The team's results are "compelling" and can be explained in terms of the food requirements of individual animals, says Stuart L. Pimm, a conservation biologist at Columbia University. Ecosystems can support larger populations if species evolve to smaller sizes or if their member's metabolisms become more efficient. Successive generations of animals that survive tend to grow or shrink according to the availability of food and living space.
For example, elephants that reached the Mediterranean island of Crete from the European mainland evolved into two dwarf species. Conversely, on the Indian Ocean island of Mauritius, a small pigeon evolved into the flightless, 19-kilogram dodo.
The low metabolic rates of cold-blooded animals may explain why a reptile can be the largest meat eater or vegetarian in an ecosystem. On the Indonesian island of Flores, the 70-kg Komodo dragon rules the jungle, even preying on wild horses. The island's food supply would support a self-sustaining population of warm-blooded carnivores only if they weighed at most 5 kg, says Diamond. Predators that small would be no match for a horse, he notes.
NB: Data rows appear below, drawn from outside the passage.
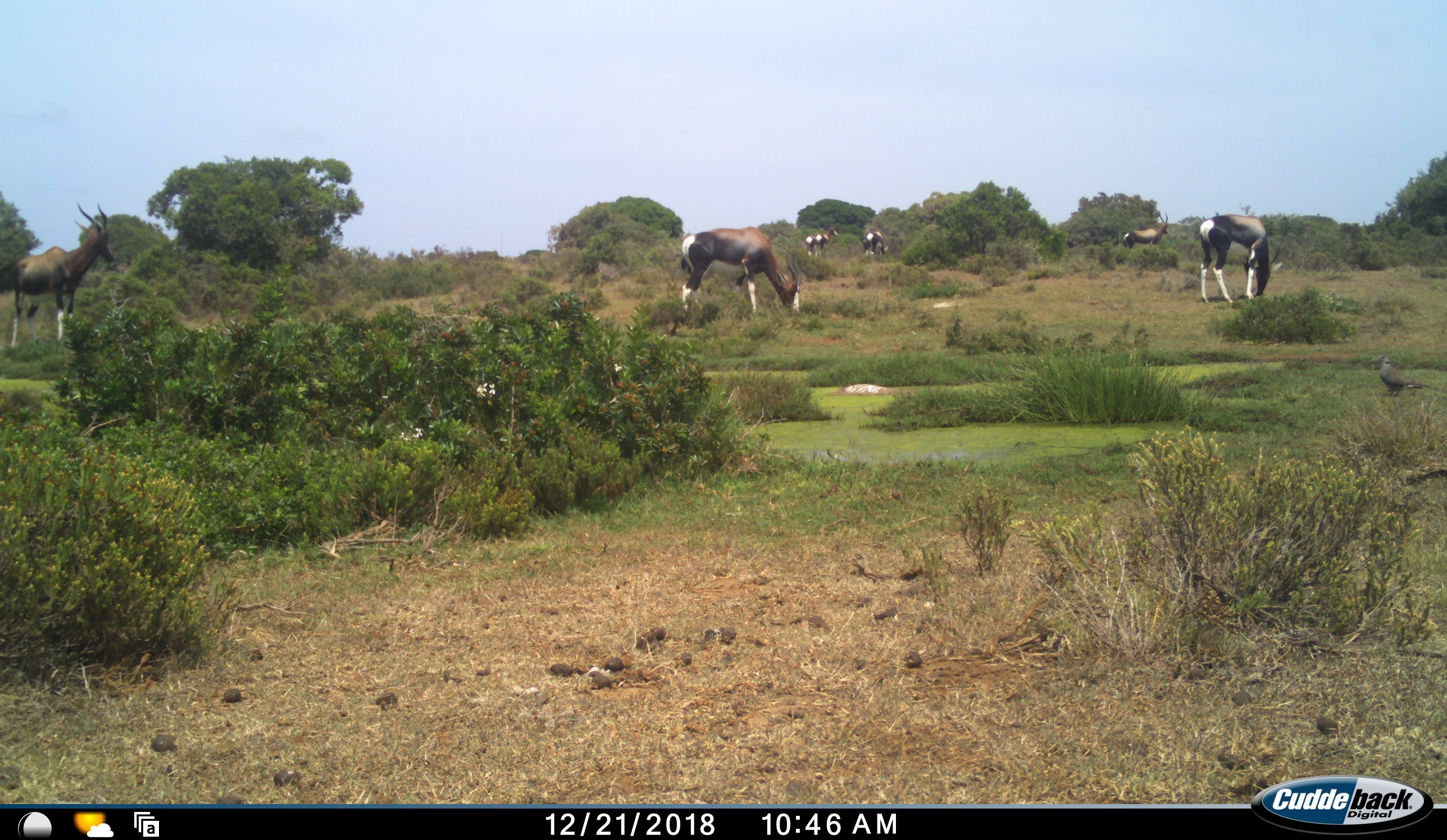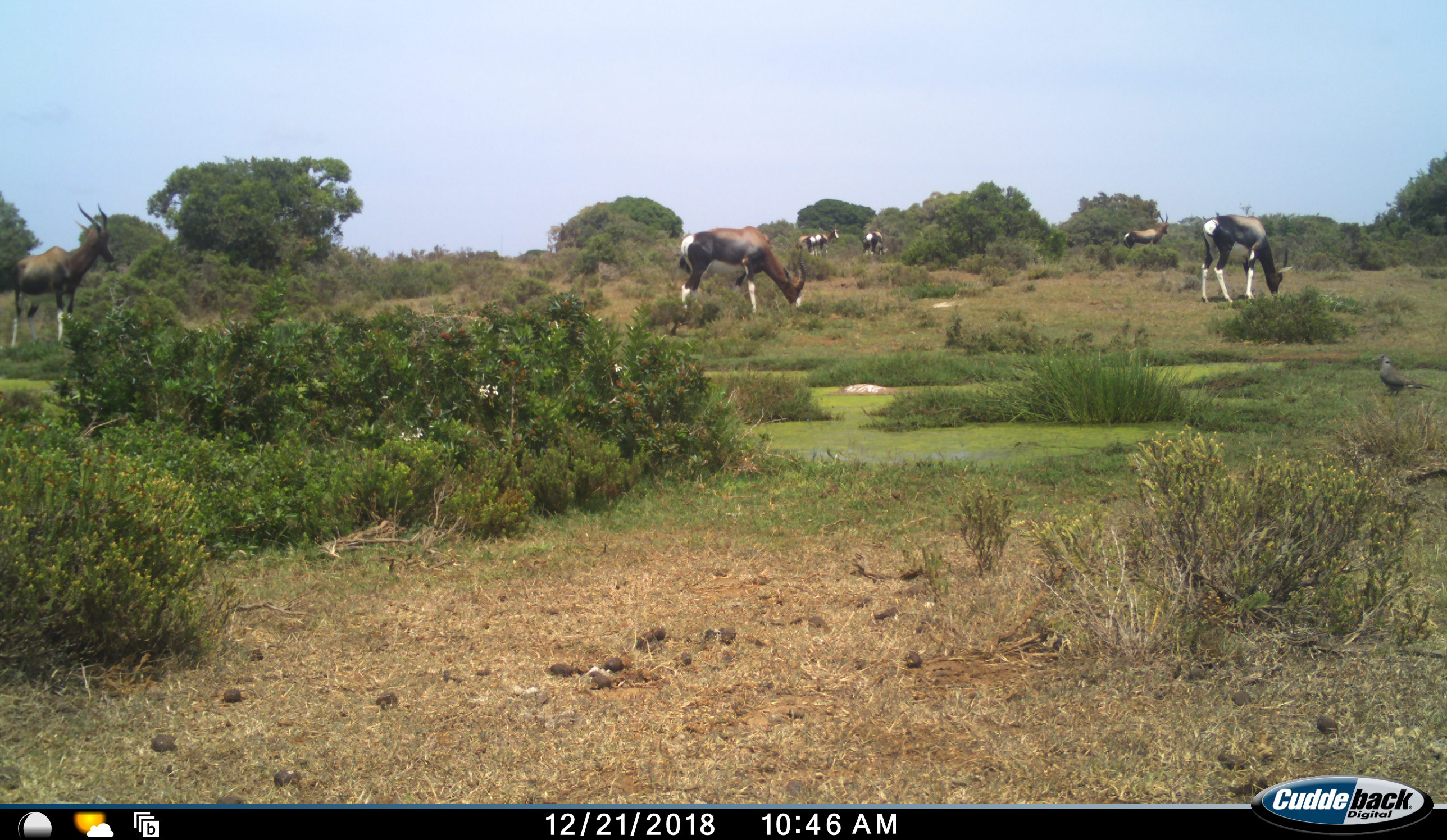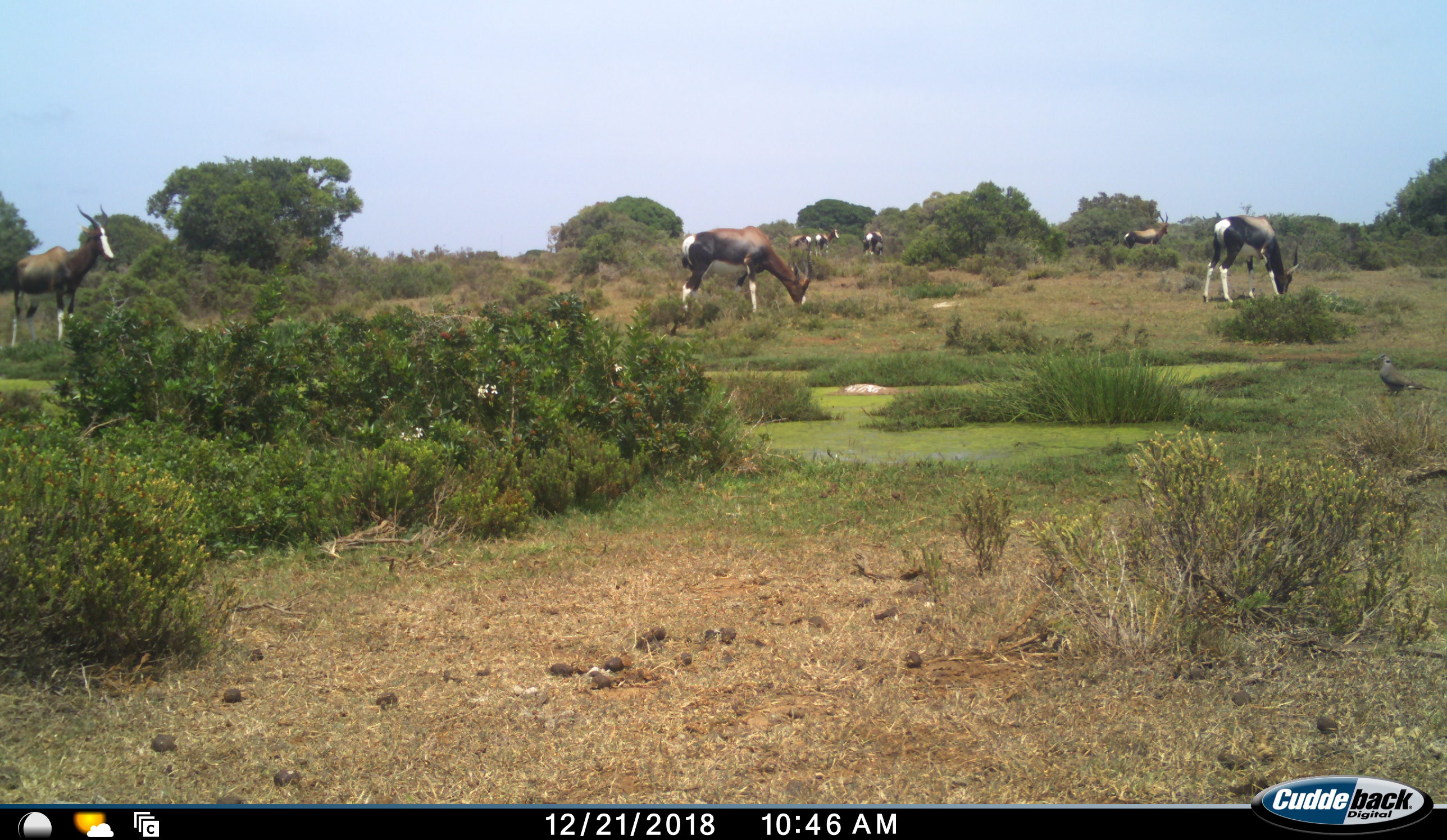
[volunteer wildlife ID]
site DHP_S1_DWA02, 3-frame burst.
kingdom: Animalia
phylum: Chordata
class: Mammalia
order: Artiodactyla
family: Bovidae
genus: Damaliscus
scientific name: Damaliscus pygargus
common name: bontebok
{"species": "bontebok (Damaliscus pygargus)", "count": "7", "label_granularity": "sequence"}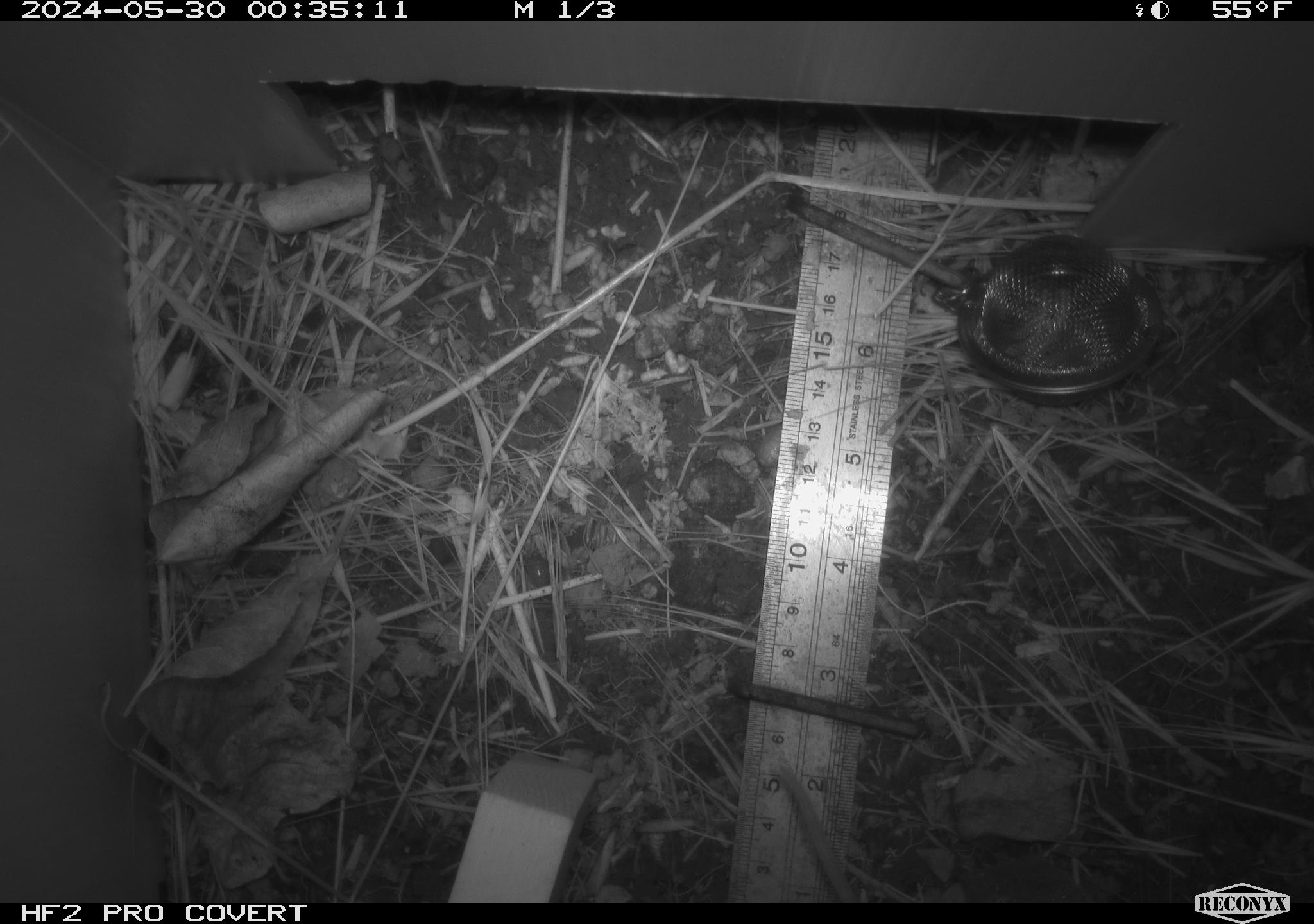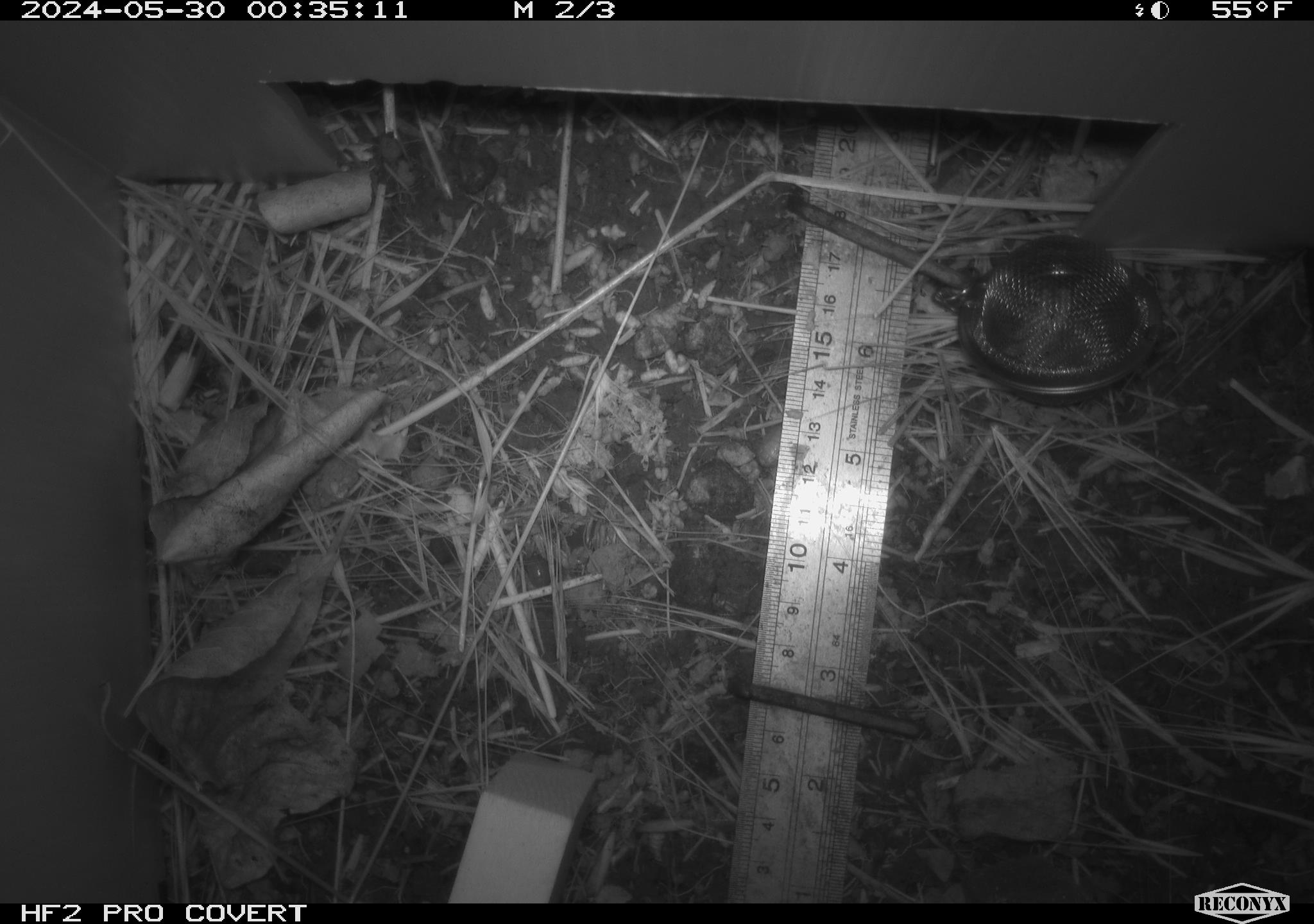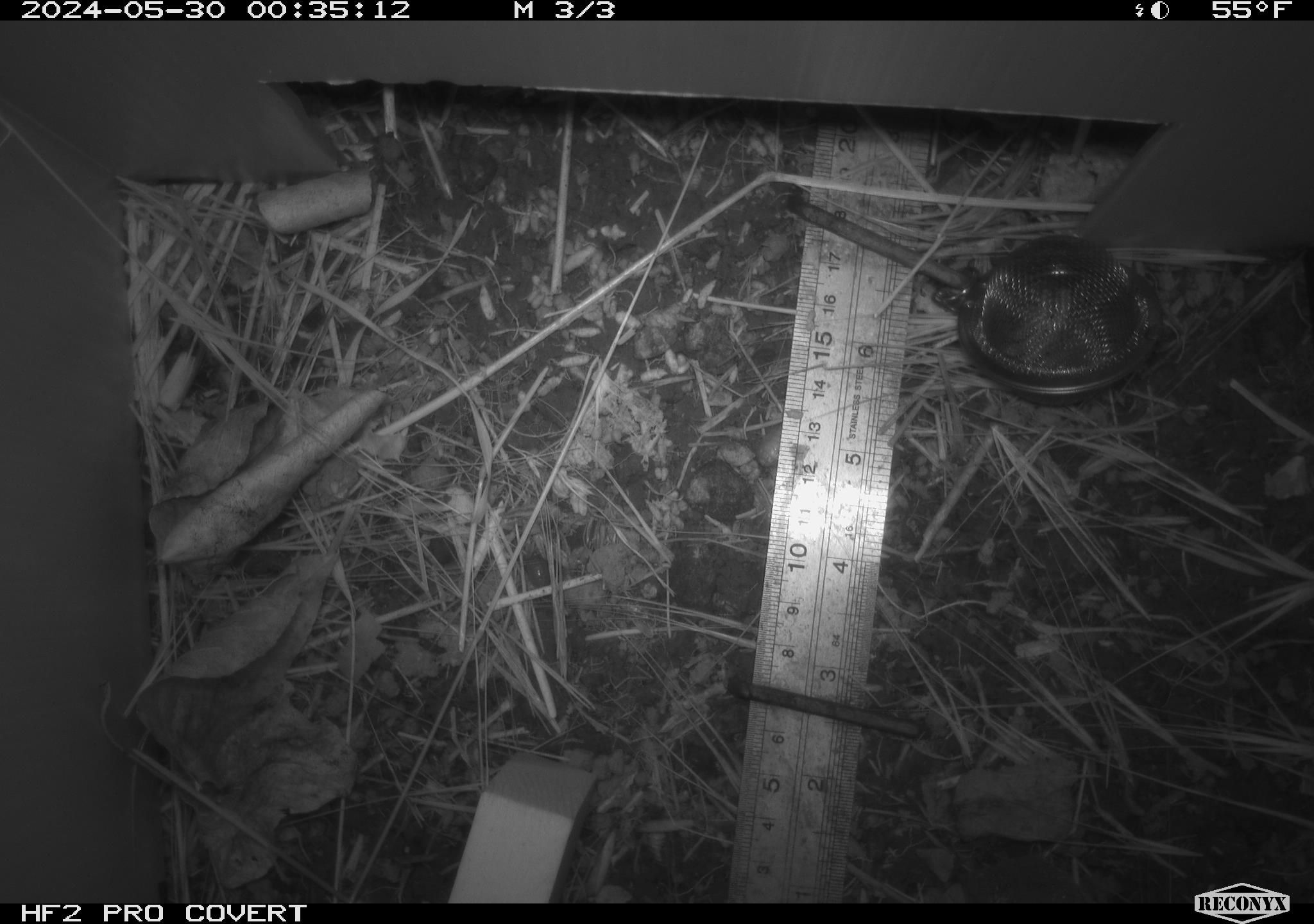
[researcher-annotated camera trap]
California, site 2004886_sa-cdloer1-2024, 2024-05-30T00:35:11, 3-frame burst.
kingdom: Animalia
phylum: Chordata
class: Mammalia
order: Rodentia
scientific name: Rodentia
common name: mouse species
Mouse species (Rodentia).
The formula derived from modern-day animals also holds for Indricotherium, an 11,000-kg rhino relative that roamed southern Asia about 30 million years ago. Diamond's team notes, however, that dinosaurs don't seem to follow the rule. Even if the largest dinosaurs had the metabolism of a cold-blooded animal, they were much heavier than the new study would predict. One possible explanation for the anomaly, the researchers suggest, is that increased concentrations of carbon dioxide in the air during the dinosaurs' reign could have boosted the food supply available to them.